Objective A: From the PostgreSQL best-practices skill page, duplicate the passage starting at "AgentSkillsCN" and ending at "batch data operations.".
Objective B: Go on with the PostgreSQL best-practices skill page from where it stops, not with the records.

+++ Selected passage +++

AgentSkillsCN

postgres-best-practices

针对 psycopg 和批量数据操作,优化 PostgreSQL 性能的模式。

SKILL.md
--- frontmatter
name: postgres-best-practices
description: PostgreSQL performance optimization patterns for psycopg and batch data operations.

PostgreSQL Best Practices Skill

Use when writing queries, designing schemas, managing connections, or optimizing database performance.

Based on Supabase's postgres-best-practices (MIT License).

+++ Dataset excerpts +++

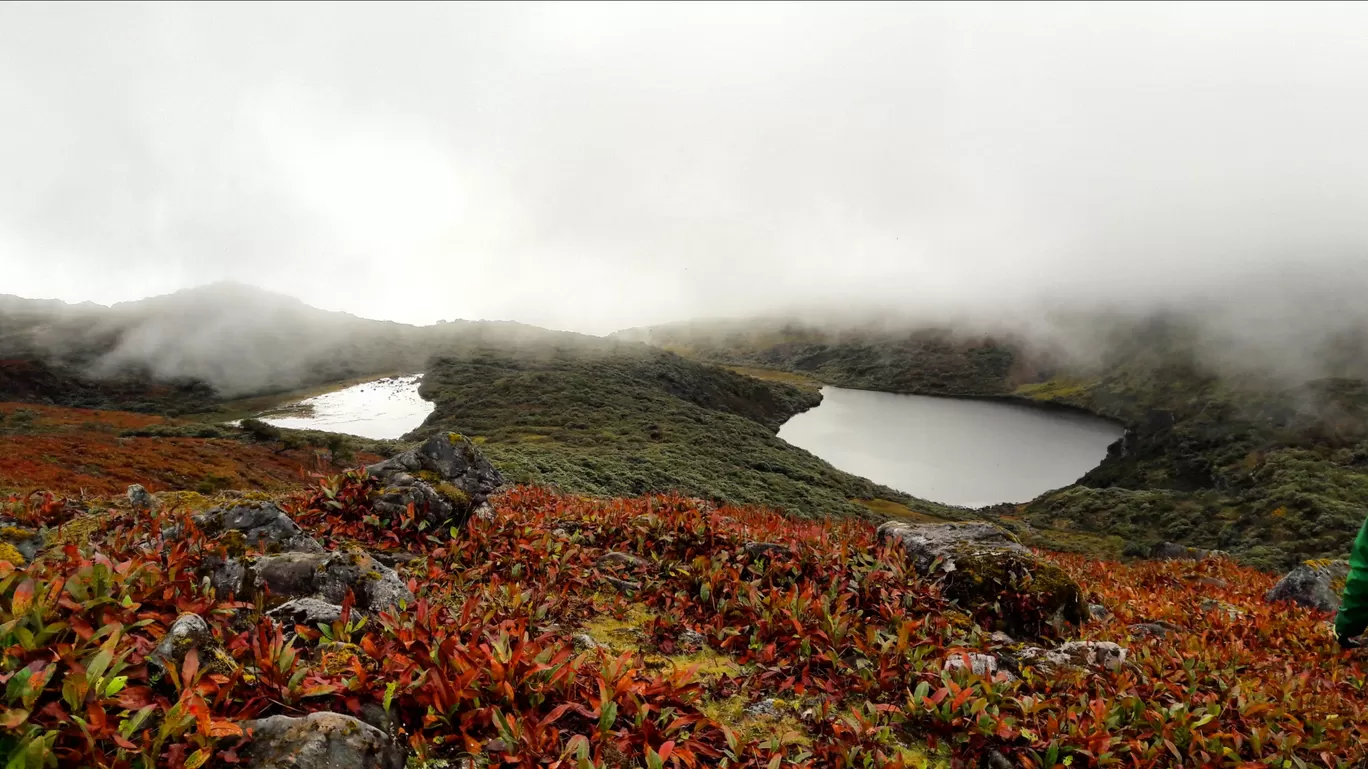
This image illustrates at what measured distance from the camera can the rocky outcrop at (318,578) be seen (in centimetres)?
645

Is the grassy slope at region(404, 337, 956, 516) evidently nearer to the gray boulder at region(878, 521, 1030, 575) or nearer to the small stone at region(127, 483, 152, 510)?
the small stone at region(127, 483, 152, 510)

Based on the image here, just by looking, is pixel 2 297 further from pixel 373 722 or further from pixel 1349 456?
pixel 1349 456

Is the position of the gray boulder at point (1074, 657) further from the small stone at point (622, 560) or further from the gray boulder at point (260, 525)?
the gray boulder at point (260, 525)

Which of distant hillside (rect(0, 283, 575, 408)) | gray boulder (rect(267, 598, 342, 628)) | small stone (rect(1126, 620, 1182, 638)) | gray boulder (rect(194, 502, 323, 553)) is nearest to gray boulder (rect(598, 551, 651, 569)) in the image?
gray boulder (rect(194, 502, 323, 553))

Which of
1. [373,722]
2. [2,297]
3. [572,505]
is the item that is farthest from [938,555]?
[2,297]

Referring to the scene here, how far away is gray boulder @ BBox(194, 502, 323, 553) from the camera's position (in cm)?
825

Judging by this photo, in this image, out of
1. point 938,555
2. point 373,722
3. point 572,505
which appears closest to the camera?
point 373,722

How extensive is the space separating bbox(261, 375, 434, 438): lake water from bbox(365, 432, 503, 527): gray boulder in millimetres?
70740

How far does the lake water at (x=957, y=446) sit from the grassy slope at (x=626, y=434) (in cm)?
2402

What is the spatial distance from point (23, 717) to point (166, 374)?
151121 millimetres

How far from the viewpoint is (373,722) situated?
4602 mm

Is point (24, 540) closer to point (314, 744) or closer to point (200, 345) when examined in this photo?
point (314, 744)

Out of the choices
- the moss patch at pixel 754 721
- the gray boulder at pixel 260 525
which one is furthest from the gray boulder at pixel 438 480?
the moss patch at pixel 754 721

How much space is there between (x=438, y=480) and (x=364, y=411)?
92.3m
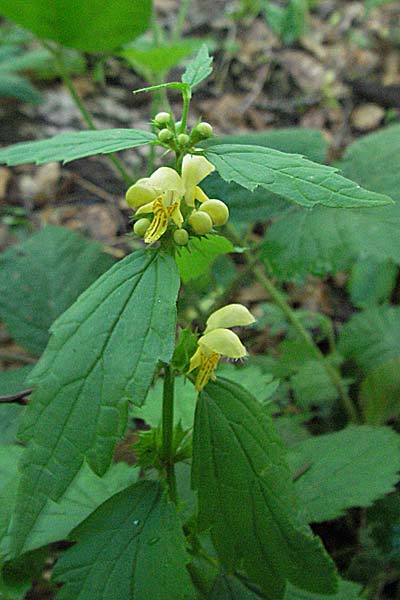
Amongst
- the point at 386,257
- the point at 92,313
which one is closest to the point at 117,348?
the point at 92,313

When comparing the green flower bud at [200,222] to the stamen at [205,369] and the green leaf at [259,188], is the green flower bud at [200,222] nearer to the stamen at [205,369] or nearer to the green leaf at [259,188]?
the stamen at [205,369]

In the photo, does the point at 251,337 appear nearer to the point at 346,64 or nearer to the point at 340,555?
the point at 340,555

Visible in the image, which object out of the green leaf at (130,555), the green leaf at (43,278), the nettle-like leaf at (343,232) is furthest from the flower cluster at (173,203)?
the green leaf at (43,278)

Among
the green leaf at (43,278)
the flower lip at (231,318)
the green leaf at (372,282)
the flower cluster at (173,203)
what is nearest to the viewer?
the flower cluster at (173,203)

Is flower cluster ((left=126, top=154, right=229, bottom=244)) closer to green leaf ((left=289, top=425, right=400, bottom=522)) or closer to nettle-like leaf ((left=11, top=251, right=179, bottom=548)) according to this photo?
nettle-like leaf ((left=11, top=251, right=179, bottom=548))

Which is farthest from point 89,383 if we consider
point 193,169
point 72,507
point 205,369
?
point 72,507

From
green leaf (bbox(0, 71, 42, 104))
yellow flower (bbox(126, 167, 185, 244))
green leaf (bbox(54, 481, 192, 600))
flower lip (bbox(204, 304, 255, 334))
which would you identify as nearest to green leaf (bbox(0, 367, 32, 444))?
green leaf (bbox(54, 481, 192, 600))

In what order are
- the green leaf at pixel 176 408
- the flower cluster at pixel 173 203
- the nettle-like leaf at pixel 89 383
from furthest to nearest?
the green leaf at pixel 176 408
the flower cluster at pixel 173 203
the nettle-like leaf at pixel 89 383
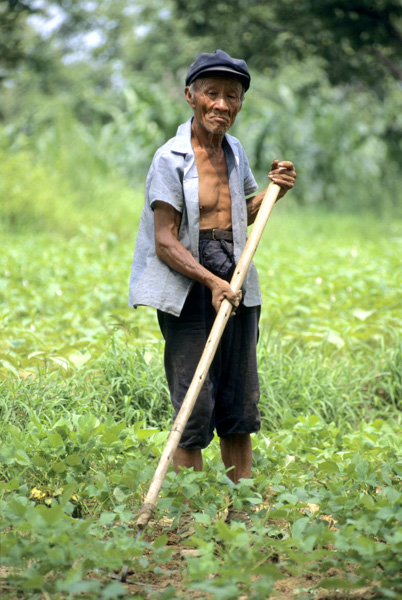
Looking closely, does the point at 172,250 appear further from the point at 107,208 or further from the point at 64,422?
the point at 107,208

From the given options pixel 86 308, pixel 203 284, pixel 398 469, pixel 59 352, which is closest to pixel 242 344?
pixel 203 284

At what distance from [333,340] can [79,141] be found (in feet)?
28.6

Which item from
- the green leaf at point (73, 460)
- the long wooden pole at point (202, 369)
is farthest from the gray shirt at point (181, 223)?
the green leaf at point (73, 460)

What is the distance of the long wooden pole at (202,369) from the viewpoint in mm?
2658

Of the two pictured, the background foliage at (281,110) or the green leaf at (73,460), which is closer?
the green leaf at (73,460)

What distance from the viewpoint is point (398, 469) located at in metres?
3.16

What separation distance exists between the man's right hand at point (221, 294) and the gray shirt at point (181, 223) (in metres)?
0.15

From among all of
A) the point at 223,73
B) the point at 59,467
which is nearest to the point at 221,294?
the point at 223,73

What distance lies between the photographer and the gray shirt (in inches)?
118

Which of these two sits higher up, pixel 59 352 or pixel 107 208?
pixel 107 208

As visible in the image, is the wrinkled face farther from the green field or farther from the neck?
the green field

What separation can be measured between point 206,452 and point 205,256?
45.0 inches

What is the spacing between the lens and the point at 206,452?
→ 3762 mm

+++

Answer A:
AgentSkillsCN

postgres-best-practices

针对 psycopg 和批量数据操作,优化 PostgreSQL 性能的模式。

SKILL.md
--- frontmatter
name: postgres-best-practices
description: PostgreSQL performance optimization patterns for psycopg and batch data operations.

Answer B:
Priority Categories

  1. Query Performance (CRITICAL) - Indexing, query optimization
  2. Connection Management (CRITICAL) - Pooling, timeouts
  3. Schema Design (HIGH) - Table structure, partitioning
  4. Concurrency & Locking (MEDIUM) - Transaction isolation
  5. Data Access Patterns (MEDIUM) - Batch operations, pagination

Query Performance Rules

Use appropriate indexes for WHERE clauses

sql
-- BAD: No index on frequently queried column
SELECT * FROM apps WHERE platform = 'ios' AND collected_at > '2024-01-01';

-- GOOD: Composite index for query pattern
CREATE INDEX idx_apps_platform_collected ON apps(platform, collected_at);

Use covering indexes to avoid table lookups

sql
-- Include frequently selected columns
CREATE INDEX idx_apps_covering ON apps(app_id, platform) INCLUDE (name, rating);

Use partial indexes for filtered queries

sql
-- Index only active/relevant rows
CREATE INDEX idx_failed_apps_pending ON failed_apps(app_id)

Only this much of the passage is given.